Published: 22/04/2002, Volume II4, No. 5902 Page 38 39

A PCT in the heart of Sussex has been calling on the help of all its healthcare staff in a pilot scheme to track spending more closely. Emma Forrest reports

A former cottage hospital in the genteel commuter town of Haywards Heath may not seem the most obvious place for a revolution. But It is here that the offices of Mid-Sussex primary care trust are witnessing a financial revolution. For the trust is one of three that in 2003 took on the task of piloting programme budgeting, the system by which it is hoped the NHS will be able to track, for the first time, exactly how much it is spending and on what.

Mid Sussex, which covers a relatively affluent area of pleasant commuter towns, villages and rural areas, was considered an appropriate area to test programme budgeting within the boundaries of community care.

Concentrating on the community care aspect of the PCT's£110m budget has meant close collaboration with director of public health Peter Hayward, who now sits on the Department of Health's programme budgeting board. PCT finance manager Carol Nelson has been key to the project.

'The concept is very simple: we look at our activity and map it against costs, ' says Mr Hayward.

'We wanted to see if we were matching spend with what we know about health in the community.'

'We saw it as an opportunity to be involved from day one, ' adds finance director Richard Hathaway. 'This is not just a financial envelope. It is a clinical process.'

Collecting information has been the mainstay of the project.

Community staff - including district nurses, school nurses, therapists and health visitors - were asked to record the number of visits and consultations; the primary diagnosis that arose from a visit; time spent on admin, planning, meetings and travel;

time spent on meetings that were cancelled; and the numbers of contacts made with existing and new patients. Every condition noted by the worker was coded, allowing the PCT to map time spent by condition within its boundaries and by type of worker.

'Coding is as important with programme budgeting as it is with payment by results, ' says Mr Hathaway. Although this has meant considerable amounts of paperwork for those involved, he was pleasantly surprised by the levels of co-operation from across the trust.

'Though some staff needed persuading, some were very enthusiastic, which is unusual for something that could be seen as a finance issue. It is important to make sure that everyone understands the motivation behind it.'

But while the message may be getting through in Mid Sussex, and despite the potentially enormous consequences for the service, programme budgeting has until recently had a comparatively low profile across the country.

'There was a danger that it would get rather lost between the eagerness to prepare for other things, such as patient choice and payment by results, but it does seem to increasingly be on people's agendas, ' says Mr Hathaway.

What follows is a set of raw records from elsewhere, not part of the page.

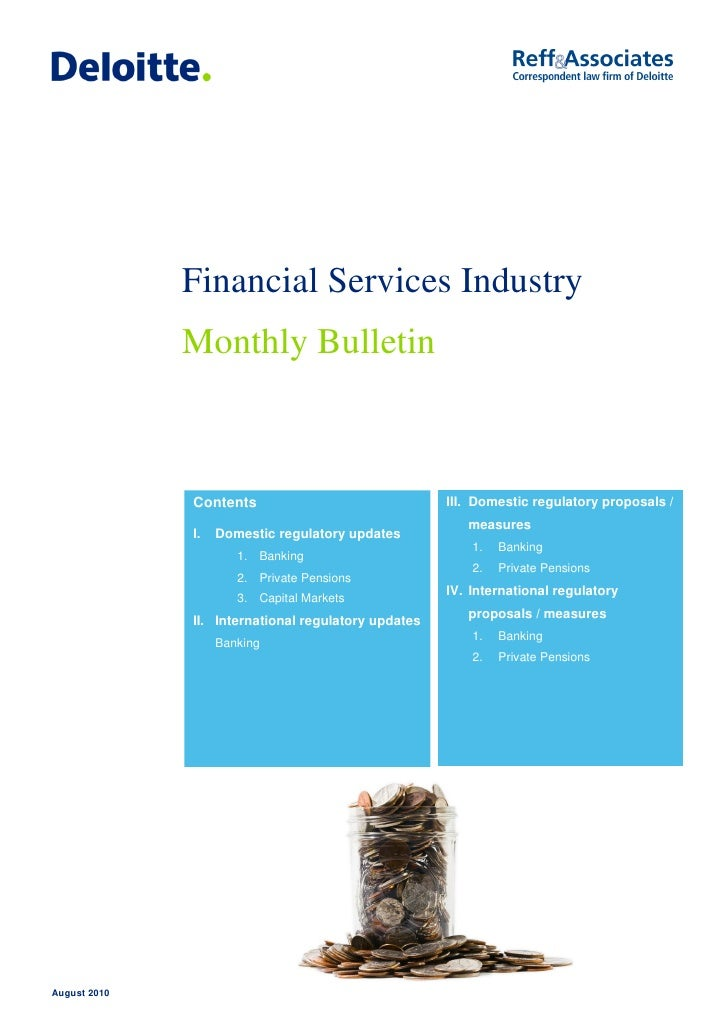August 2010 Financial Services Industry Monthly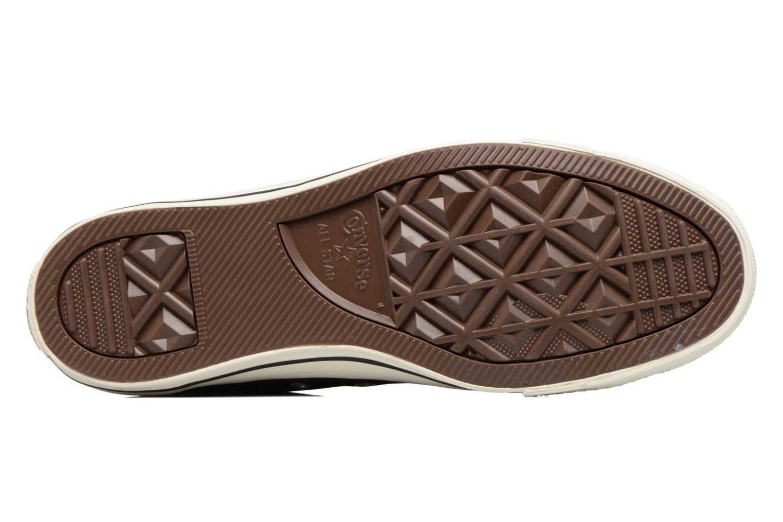 Sneaker Converse Chuck Taylor All Star Coated Leather Hi schwarz ansicht von oben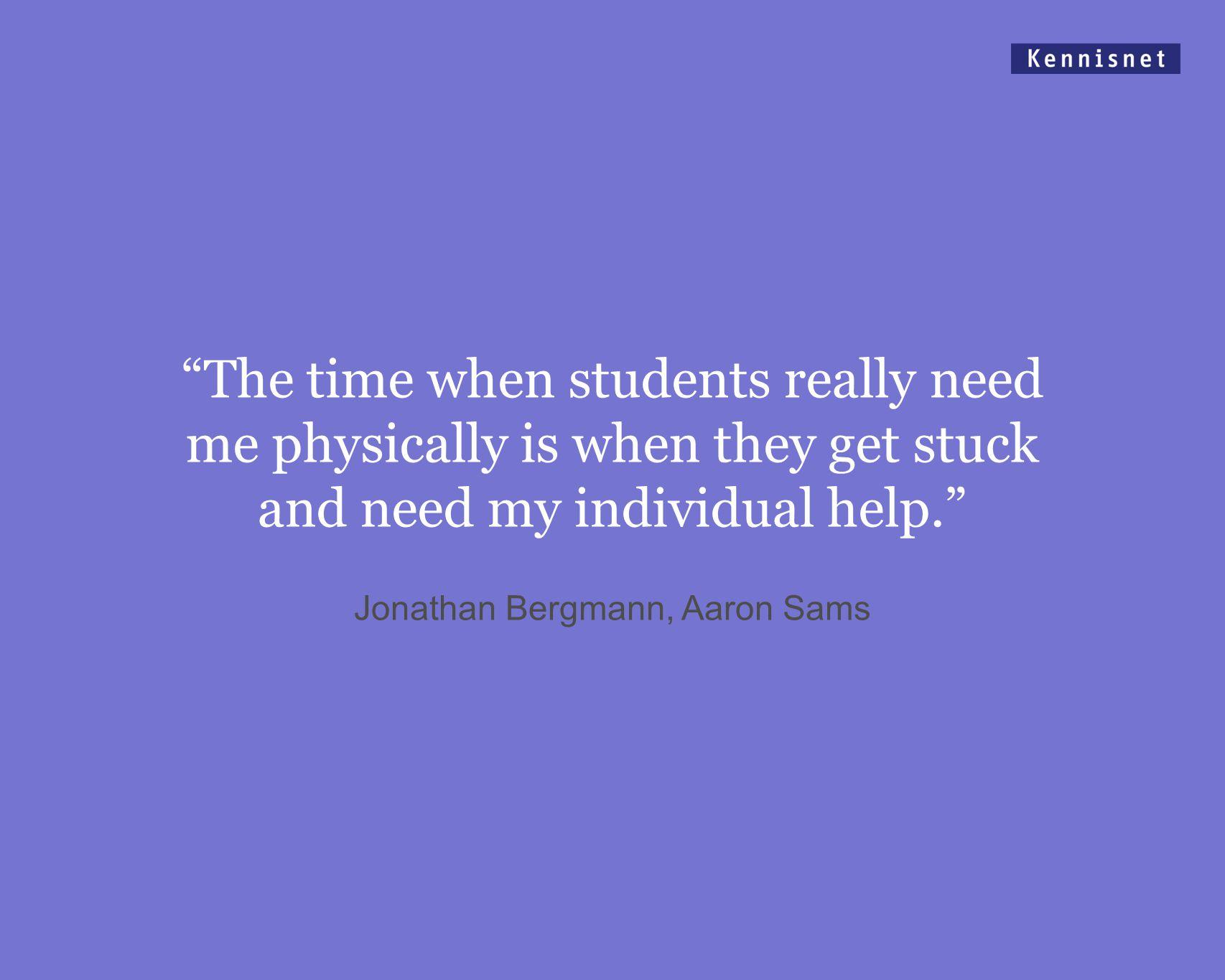 Jonathan Bergmann, Aaron Sams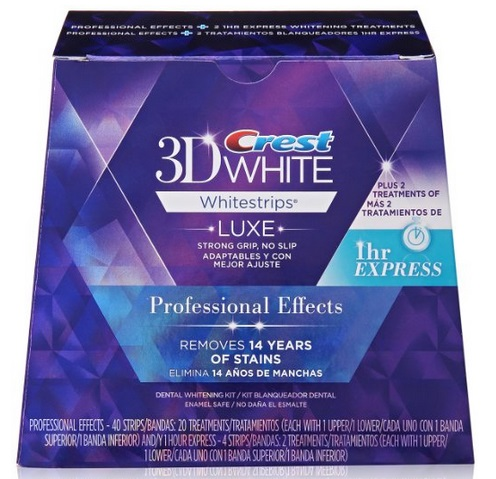 Crest 3d White Luxe Whitestrips Professional Effects 20 Treatments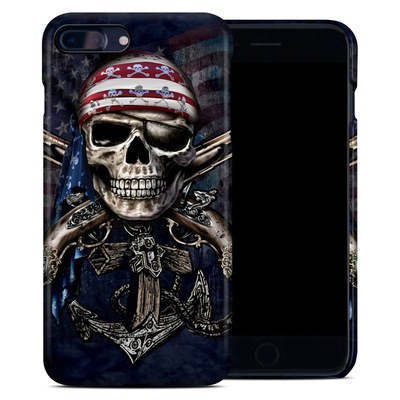 Apple iPhone 7 Plus Clip Case - Dead Anchor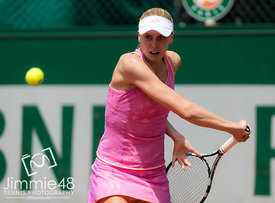 Noami Broady
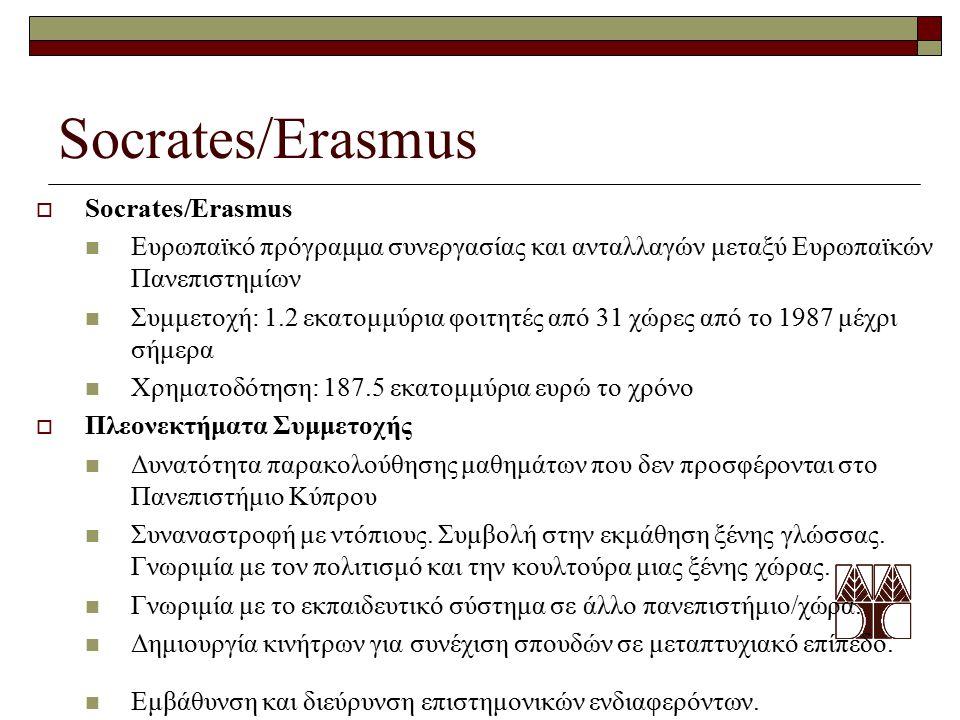 Socrates/Erasmus  Socrates/Erasmus Ευρωπαϊκό πρόγραμμα συνεργασίας και ανταλλαγών μεταξύ Ευρωπαϊκών Πανεπιστημίων Συμμετοχή: 1.2 εκατομμύρια φοιτητές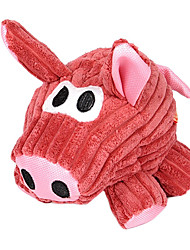 Dogs Toys Chew Toy / Squeaking Toy Pig Textile Red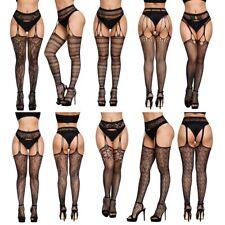 Women Fishnet Lace Thigh High Knee Socks Long Stockings Hosiery Pantyhose Lot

'One of the dangers with programme budgeting currently is that a lot of people still see it as an exercise for PCTs only. One of the messages we are trying to get across is that it needs the involvement of all trusts; it needs input from GPs and acute and mental health trusts, too.'

Mr Hayward has his eyes fixed on what programme budgeting will mean for health planning in the future; what it may offer in terms of determining what needs to be spent on illness prevention and how much on treatment.

'The real power is what happens when you combine this information with other data. Once we know what the spends, are we can see if the balance is right. It will allow us to make decisions on prevention and treatment. Are we spending on the right organisations or the right disease?'

He continues: 'We are increasingly getting better health outcomes data and will be able to match these against diagnosis in a way that has not been standard before.'

Comparisons with other trusts in a continual process of benchmarking should also be possible.

Mr Hathaway warns that such measures are five years down the line, and that the data being collected now still needs to be treated with caution. But the possibilities are there.

Both say that the pilot has thrown up some surprises; the large amounts of time spent by nurses on certain situations or conditions have provided an opportunity to look at patterns of behaviour.

As Mr Hayward points out, if district nurses are spending large amounts of time treating pressure sores, for example, can something be done to help patients avoid getting the sores in the first place and what effect could that have on budgets and planning?

'The first thing to ask is, is it appropriate behaviour? If the answer is no, then we can start changing patterns of service delivery. We need to match what we need to what the service is delivering, ' says Mr Hathaway.

For him, this has been the most useful part of the pilot. 'We can sit down with all the clinicians and managers and look at how we can change the service. It has never been possible to look at the service in this way. It will focus discussions in a way we have never done before.'

Both are still clearly enthusiastic for the project. But it has been a tight timetable.

Another team member - programme budgeting analyst Steve Beal - has been working with the finance team while it develops the project, but both Mr Hathaway and Mr Hayward say fitting the programme budgeting alongside their day jobs has been difficult.

'Having Steve on the team has enabled us to spend more time engaging staff in this process.

Without that and Carol's investment, we would not have been able to do this, ' says Mr Hathaway.

The trust's work has already contributed to a programme budgeting manual, and outcomes from Mid Sussex's work and the two other pilots will be published by the Department of Health in October. Then Mid-Sussex will be able to start gauging the extent to which their work will shape national financial planning for the health service.